> [Testo estratto]
▽
Una simile legge, già condannata a suo tempo dalla Corte europea dei diritti dell’uomo, stava per essere introdotta anche in Georgia, sfidando quel desiderio di avvicinamento all’Occidente,  all’Europa e alla NATO, cresciuto da anni a questa parte, nella maggior parte della popolazione georgiana. 

La forza e la determinazione delle proteste, gli echi della guerra in Ucraina e il sostegno alla resistenza ucraina,  hanno portato alla revoca, da parte del partito di  maggioranza al Governo “Sogno georgiano”, della legge in questione e alla liberazione dei dimostranti arrestati. Una revoca che non fermerà la vigilanza e l’attenzione dei georgiani fino a quando tale legge non sarà definitivamente abbandonata. 

La Georgia “europea”, incastonata in quel pezzo di Caucaso del Sud che va dal Mar Nero al mar Caspio, ai confini meridionali della Russia, ha ormai alle spalle una storia lunga di vent’anni da quando, con la  Rivoluzione delle Rose nel 2003, arrivo’ al potere una giovane generazione che guardava già verso l’Europa e i suoi valori.  Mikheil Saakashvili, denunciando brogli elettorali e contestando l’elezione di Eduard Shevardnadze, personaggio legato al passato sovietico, venne eletto, nel 2004, a stragrande maggioranza,  Presidente di un piccolo ma geograficamente strategico Paese che voleva guardare lontano, soprattutto lontano dalla Russia.

Una rivoluzione che anticipo’ di pochi mesi la prima rivoluzione arancione del 2004 in Ucraina, rivelando, proprio nell’anno della grande adesione all’Unione europea di molti Paesi appartenenti all’ex Impero sovietico, una tenace determinazione ad uscire da quell’”estero vicino” di Mosca, sempre sotto torva sorveglianza del Cremlino, per raggiungere la famiglia europea.

La rivoluzione delle rose non ebbe vita facile e nel 2012 dovette arrendersi con l’arrivo al potere di un partito dalla denominazione ambigua, “Sogno georgiano”, partito vicino a Mosca e guidato da un robusto oligarca. Sul suo percorso la rivoluzione aveva tremato a più riprese, in particolare nel 2008, quando l’esercito russo, inaugurando una tattica rivelatasi strategica, entro’ in Georgia con l’obiettivo di sostenere le regioni separatiste dell’Abkhazia e dell’Ossezia del Sud. Una guerra durata pochi giorni, ma pur sempre una guerra, che ha portato al riconoscimento della sovranità e dell’indipendenza, da parte della Russia, delle due Repubbliche. Una tattica destabilizzatrice e di controllo nei confronti di Paesi dell’ex spazio sovietico e ai confini della Russia che Putin non ha esitato ad usare anche nel 2014 nei confronti della Crimea ed oggi con le Repubbliche separatiste del Donbass, Lugansk e Donetsk.

Non è difficile immaginare oggi e a ridosso di questo scenario, la sfida che le manifestazioni di Tbilisi rappresentano. Se la popolazione georgiana è determinata a portare avanti il suo progetto nato vent’anni fa, l’Unione Europea non può non rispondere ritardando la prospettiva di adesione, prospettiva già concessa a Ucraina e Moldavia. Cresce, nel frattempo, l’attenzione della Russia al riguardo, la quale, con parole preoccupanti, attira l’attenzione sulle “tensioni” ai suoi confini meridionali.
△
[Voci tratte da un dataset]
▽
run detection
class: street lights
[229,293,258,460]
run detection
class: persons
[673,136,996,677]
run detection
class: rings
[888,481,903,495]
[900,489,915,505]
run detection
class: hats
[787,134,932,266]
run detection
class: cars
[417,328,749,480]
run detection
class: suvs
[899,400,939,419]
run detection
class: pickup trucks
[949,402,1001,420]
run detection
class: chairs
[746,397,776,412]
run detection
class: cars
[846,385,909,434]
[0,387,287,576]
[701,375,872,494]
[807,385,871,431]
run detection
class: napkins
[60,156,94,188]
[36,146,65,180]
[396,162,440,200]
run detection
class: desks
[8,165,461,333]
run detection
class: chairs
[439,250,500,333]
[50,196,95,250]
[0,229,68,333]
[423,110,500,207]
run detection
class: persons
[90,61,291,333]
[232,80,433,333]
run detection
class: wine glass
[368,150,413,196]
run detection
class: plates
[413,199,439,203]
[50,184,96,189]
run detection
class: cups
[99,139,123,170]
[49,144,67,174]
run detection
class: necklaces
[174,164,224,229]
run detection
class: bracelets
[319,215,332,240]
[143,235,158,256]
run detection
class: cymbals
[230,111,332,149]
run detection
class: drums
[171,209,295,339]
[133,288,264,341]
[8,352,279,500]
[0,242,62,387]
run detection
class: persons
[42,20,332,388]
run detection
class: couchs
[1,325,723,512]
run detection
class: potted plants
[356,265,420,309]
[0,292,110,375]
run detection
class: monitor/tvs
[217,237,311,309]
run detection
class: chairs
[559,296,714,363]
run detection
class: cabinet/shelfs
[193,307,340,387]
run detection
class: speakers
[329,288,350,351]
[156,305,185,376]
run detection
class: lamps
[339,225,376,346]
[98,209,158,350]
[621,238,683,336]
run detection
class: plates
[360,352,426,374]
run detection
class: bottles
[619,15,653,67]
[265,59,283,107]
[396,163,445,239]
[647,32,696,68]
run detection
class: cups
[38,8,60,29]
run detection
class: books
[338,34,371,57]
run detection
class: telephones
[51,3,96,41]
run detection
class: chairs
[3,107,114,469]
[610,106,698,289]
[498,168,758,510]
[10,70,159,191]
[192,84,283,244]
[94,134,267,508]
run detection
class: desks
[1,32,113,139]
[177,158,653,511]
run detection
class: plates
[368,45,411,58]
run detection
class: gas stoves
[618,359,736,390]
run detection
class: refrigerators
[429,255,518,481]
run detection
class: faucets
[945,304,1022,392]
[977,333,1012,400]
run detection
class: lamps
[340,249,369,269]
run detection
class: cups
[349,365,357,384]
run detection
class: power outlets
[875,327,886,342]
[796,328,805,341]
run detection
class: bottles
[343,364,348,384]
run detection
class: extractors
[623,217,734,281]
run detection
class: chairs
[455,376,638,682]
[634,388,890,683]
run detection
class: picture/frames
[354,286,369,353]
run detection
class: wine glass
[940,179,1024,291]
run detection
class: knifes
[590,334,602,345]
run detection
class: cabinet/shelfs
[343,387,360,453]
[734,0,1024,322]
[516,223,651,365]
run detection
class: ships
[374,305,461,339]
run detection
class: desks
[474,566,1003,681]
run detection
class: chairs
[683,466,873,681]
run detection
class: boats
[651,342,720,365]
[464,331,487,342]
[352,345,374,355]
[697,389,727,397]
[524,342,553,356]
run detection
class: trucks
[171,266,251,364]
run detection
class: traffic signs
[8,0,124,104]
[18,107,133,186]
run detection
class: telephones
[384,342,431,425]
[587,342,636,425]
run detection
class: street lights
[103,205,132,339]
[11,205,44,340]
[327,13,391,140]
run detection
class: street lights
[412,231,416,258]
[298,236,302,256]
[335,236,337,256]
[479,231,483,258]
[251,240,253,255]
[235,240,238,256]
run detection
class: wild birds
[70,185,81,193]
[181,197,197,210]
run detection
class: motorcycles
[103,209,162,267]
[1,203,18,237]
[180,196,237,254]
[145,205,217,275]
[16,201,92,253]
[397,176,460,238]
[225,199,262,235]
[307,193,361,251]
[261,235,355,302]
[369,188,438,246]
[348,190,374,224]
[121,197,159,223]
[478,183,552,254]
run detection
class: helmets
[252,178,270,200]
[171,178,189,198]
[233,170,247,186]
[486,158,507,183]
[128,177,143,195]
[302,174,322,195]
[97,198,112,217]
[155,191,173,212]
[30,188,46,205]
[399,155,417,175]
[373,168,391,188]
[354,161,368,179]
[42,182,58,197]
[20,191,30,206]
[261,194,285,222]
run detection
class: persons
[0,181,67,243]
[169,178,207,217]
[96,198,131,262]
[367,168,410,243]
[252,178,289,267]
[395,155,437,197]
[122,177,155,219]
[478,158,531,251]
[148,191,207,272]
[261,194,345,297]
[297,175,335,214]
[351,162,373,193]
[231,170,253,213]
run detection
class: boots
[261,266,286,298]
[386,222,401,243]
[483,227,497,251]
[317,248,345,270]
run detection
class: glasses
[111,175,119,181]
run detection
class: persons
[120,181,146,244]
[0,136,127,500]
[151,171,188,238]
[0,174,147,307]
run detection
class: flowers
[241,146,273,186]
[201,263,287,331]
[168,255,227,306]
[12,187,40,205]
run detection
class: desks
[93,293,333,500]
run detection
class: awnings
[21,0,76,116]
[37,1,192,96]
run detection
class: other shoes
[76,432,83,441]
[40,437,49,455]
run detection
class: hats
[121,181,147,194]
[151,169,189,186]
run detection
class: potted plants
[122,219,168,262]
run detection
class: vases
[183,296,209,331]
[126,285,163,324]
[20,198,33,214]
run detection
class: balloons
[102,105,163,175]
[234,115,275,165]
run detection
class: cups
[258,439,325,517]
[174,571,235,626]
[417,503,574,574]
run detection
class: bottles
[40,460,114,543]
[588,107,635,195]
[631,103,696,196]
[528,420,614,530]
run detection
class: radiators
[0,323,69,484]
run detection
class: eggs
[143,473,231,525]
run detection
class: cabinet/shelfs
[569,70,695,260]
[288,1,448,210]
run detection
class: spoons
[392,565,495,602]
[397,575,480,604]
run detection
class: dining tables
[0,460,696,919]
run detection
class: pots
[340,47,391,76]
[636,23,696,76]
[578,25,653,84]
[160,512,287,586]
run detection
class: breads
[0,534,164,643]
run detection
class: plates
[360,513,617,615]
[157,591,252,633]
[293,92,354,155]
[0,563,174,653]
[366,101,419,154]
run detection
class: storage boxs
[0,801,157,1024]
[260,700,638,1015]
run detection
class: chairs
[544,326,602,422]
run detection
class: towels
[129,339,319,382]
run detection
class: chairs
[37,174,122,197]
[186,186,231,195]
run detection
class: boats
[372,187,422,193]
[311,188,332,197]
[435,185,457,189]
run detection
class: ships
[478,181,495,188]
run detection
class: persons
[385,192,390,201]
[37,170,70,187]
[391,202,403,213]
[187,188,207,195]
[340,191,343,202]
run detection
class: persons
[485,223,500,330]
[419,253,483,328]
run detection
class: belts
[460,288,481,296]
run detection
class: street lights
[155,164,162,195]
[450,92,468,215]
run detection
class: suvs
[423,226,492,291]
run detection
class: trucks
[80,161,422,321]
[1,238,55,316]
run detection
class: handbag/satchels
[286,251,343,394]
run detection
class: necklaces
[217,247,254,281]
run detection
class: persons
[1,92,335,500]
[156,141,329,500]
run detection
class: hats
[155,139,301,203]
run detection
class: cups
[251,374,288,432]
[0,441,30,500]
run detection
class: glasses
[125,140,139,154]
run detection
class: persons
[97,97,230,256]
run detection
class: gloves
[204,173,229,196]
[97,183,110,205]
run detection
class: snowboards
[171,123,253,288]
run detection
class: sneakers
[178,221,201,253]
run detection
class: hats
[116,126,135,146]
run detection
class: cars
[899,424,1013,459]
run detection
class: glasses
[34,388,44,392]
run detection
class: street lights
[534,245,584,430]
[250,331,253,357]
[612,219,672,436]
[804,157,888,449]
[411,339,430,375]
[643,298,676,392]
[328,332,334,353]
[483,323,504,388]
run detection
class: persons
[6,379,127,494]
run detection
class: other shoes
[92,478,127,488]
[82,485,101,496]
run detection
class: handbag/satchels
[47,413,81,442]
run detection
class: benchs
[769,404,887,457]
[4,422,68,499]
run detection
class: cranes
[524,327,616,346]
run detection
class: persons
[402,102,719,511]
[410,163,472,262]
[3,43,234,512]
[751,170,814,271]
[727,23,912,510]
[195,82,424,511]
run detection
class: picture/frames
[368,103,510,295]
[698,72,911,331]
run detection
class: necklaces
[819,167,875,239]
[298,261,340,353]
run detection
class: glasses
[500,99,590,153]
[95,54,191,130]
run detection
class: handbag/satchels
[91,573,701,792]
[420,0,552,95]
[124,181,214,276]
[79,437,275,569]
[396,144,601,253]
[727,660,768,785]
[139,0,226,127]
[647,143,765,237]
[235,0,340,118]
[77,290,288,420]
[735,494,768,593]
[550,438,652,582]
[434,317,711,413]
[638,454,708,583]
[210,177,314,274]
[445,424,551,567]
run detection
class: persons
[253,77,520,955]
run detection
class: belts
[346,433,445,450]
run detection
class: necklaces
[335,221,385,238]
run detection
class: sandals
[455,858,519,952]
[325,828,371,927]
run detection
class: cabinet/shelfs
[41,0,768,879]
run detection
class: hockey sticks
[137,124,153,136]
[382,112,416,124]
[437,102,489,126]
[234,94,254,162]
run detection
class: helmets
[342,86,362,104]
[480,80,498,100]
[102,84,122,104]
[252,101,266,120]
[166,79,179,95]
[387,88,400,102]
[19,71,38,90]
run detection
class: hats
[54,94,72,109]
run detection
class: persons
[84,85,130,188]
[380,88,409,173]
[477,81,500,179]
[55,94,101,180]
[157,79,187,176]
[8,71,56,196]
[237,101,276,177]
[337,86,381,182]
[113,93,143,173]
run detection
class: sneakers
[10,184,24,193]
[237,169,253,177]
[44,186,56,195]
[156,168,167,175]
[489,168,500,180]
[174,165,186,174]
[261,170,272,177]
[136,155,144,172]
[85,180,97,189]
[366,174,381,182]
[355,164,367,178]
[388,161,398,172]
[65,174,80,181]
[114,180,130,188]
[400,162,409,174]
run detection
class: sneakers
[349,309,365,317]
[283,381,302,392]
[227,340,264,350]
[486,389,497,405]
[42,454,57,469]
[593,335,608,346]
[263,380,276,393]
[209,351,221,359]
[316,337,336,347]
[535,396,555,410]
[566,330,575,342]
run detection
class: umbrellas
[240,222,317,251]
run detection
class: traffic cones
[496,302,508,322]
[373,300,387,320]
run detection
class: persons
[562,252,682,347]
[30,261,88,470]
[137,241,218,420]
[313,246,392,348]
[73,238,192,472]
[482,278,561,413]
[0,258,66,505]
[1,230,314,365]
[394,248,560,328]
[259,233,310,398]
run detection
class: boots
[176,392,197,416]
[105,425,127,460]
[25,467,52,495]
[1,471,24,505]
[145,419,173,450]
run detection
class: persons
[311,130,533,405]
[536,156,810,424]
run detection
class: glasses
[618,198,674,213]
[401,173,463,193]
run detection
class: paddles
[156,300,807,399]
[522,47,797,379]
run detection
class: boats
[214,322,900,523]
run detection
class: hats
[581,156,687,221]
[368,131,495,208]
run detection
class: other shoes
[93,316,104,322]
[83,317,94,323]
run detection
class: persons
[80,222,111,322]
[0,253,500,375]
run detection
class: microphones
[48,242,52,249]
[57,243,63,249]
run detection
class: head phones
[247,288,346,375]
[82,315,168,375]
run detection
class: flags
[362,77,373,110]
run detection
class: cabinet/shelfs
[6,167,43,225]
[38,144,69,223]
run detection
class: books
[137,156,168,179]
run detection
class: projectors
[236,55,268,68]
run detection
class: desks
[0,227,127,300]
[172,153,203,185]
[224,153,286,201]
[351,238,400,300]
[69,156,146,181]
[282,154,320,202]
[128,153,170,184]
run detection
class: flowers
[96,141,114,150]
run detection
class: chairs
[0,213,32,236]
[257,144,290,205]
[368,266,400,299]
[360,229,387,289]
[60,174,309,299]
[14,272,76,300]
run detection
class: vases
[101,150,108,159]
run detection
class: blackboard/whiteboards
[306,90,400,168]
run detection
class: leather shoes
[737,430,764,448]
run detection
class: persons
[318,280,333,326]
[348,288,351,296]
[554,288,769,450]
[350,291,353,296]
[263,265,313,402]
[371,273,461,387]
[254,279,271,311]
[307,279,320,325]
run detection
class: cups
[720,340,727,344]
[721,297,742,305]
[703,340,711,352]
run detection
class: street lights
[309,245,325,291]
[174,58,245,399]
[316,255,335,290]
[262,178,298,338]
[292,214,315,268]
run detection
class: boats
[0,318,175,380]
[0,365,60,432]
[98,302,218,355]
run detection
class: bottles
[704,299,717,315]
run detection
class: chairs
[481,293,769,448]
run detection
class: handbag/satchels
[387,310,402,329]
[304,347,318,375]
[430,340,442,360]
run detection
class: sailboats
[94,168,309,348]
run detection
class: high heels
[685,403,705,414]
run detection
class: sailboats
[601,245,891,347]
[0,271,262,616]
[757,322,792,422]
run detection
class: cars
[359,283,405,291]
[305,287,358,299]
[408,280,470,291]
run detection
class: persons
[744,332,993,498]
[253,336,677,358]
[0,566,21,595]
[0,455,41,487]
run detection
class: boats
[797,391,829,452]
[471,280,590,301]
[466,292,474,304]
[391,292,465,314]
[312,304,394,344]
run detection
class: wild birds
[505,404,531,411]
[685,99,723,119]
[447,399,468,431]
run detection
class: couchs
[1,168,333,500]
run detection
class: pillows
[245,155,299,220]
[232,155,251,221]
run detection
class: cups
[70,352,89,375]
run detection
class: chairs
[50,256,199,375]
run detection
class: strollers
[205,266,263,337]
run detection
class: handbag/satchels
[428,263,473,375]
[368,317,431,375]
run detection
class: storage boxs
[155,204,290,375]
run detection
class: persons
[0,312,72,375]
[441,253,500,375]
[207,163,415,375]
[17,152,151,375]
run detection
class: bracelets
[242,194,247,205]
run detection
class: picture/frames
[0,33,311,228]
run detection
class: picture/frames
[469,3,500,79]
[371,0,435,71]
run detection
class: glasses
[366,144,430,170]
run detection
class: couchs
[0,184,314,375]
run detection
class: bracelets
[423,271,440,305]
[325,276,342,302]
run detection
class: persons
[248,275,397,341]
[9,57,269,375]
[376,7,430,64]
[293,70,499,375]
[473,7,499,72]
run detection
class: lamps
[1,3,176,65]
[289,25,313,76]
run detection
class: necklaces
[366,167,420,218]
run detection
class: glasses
△
> [Istruzioni]
- 1) Aggiorna il testo sulla Georgia riportandone tutto da "Non è difficile" fino a "suoi confini meridionali.", con "manifestazioni" sostituito da "proteste".
- 2) Formatta come CSV a due colonne, "richiesta" e "risposta", l'elenco dal suo inizio fino alla riga che contiene "[899,400,939,419]", entrambe le estremità incluse. Metti una riga per ogni richiesta, con testo e risposta ciascuno in un unico campo tra virgolette e gli a capo trasformati in spazi.

> [Risposte per compito]
- 1)
Non è difficile immaginare oggi e a ridosso di questo scenario, la sfida che le proteste di Tbilisi rappresentano. Se la popolazione georgiana è determinata a portare avanti il suo progetto nato vent’anni fa, l’Unione Europea non può non rispondere ritardando la prospettiva di adesione, prospettiva già concessa a Ucraina e Moldavia. Cresce, nel frattempo, l’attenzione della Russia al riguardo, la quale, con parole preoccupanti, attira l’attenzione sulle “tensioni” ai suoi confini meridionali.

- 2)
richiesta,risposta
"run detection class: street lights","[229,293,258,460]"
"run detection class: persons","[673,136,996,677]"
"run detection class: rings","[888,481,903,495] [900,489,915,505]"
"run detection class: hats","[787,134,932,266]"
"run detection class: cars","[417,328,749,480]"
"run detection class: suvs","[899,400,939,419]"